Selected excerpt below:

(This is a resend of a message I sent last week, but I wasn't subscribed 
to the list at the time so it ended up in list moderator approval land. 
Apologies in advance if the original message does eventually show up as 
a duplicate, but I suspect they are buried in a bucket of endless spam 
and will never be heard from again...)

As part of testing yaffs2 with mtd nandsim with various error simulation 
options turned on, we discovered some issues with the error handling of 
yaffs. I've posted some simple patches to correct those issues and now 
yaffs appears to be correctly doing ecc and scrubbing blocks when 
corrected errors are detected.

However, I noticed that the actual scrubbing (e.g. prioritized garbage 
collection) is usually deferred till the next write operation. Given 
that our flash usage patterns vary considerably and may be free of 
writing for very long periods of time, I thought it would be wise in our 
case to trigger garbage collection after reads as well. That appears to 
work fine; I'm sure it degrades performance to some degree but it seems 
acceptable. Perhaps a conditional triggering of the gc based on the 
prioritized flag would be better, but anyway.

When I ran this test on nandsim with bitflips=1 (which assures a 
constant stream of single bit errors, basically insane pathological 
conditions), the expected behavior resulted -- blocks were being 
rewritten and moved around like crazy just by reading a file. However, 
during and extended run of this process memory usage steadily grew until 
the oom killer eventually started going ballistic on everything in 
sight, and the system ground to a total halt.

I'm not sure if the problem is actually a memory leak of some kind in 
yaffs_CheckGarbageCollection or if it's an artifact of the different 
context in which I'm having it called (from 
yaffs_ReadChunkDataFromObject), but I thought I'd mention it anyway for 
the record.

Also, another observation (I think this was noted recently on the list 
already) is that a MTD -EBADMSG result (or YAFFS_ECC_RESULT_UNFIXED) 
doesn't appear to translate into an error condition at the userspace 
level -- from what I can tell, bad data is returned to userspace with no 
indication of its badness.

Obviously we would all prefer that bad data never happen at all, but 
pretending that bad data is good seems perhaps a little too zealous. :-) 
In practice most of the time if we have bad data on our flash it's 
disasterous anyway and it doesn't really matter much in the end if it's 
returned as an EIO error or as bad data to userspace, but for some bits, 
like configuration data, we could take reasonable steps (e.g. restoring 
defaults) if we can detect bad data, whereas the results of processing 
bad data is undefined.

One final point related to the last one, as far as I can tell yaffs will 
in most places process tag data from blocks where the tag ecc has 
failed, and this appears to sometimes lead to system hangs. I think it 
would be desirable to avoid handling the tag data entirely in this case, 
since we know it to be corrupt in some way. I'm not sure exactly what 
you can do with a chunk in such a case; presumably some kind of recovery 
would be required given that some chunk/object ID is basically going 
away but there is no reliable way to know which ID it is based on 
inspecting the (invalid in some way) metadata itself. That sounds like 
it might be a significant project, though as my understanding of yaffs 
internals is quite limited I don't really know for sure.

Thanks,
-Yeasah Pell

End of Selected excerpt.

What you will do: From the message about yaffs error handling, render this sentence in Spanish: "I think it would be desirable to avoid handling the tag data entirely in this case, since we know it to be corrupt in some way."

Exercise data below:

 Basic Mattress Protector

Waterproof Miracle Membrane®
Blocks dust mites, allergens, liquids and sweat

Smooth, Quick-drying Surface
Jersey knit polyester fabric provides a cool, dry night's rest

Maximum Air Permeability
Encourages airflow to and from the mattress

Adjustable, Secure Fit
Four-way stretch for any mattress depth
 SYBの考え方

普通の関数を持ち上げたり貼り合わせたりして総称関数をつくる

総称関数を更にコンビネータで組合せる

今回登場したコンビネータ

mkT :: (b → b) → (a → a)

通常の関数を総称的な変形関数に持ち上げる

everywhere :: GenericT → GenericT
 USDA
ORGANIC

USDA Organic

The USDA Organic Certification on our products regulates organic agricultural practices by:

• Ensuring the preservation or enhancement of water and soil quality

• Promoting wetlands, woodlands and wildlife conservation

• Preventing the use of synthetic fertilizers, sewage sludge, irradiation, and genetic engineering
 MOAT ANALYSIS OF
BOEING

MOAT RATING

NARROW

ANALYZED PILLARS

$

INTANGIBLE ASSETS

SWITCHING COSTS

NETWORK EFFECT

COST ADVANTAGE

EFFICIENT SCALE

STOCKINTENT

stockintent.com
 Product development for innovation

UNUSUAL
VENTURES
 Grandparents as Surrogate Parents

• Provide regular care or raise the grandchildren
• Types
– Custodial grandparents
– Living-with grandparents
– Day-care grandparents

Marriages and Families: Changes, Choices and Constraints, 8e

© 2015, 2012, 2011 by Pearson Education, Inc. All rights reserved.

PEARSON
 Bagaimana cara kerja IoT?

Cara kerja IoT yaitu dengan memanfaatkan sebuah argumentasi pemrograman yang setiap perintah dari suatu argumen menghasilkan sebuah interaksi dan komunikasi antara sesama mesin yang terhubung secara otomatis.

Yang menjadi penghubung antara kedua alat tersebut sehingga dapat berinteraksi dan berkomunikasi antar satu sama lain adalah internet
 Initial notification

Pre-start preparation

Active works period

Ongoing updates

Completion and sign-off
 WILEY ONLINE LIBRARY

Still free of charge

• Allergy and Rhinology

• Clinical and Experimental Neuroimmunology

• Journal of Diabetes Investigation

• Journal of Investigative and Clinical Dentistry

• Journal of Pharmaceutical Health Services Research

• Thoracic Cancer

End of Exercise data.

Answer below: Creo que sería deseable evitar por completo el manejo de los datos de etiqueta en este caso, ya que sabemos que están corruptos de alguna manera.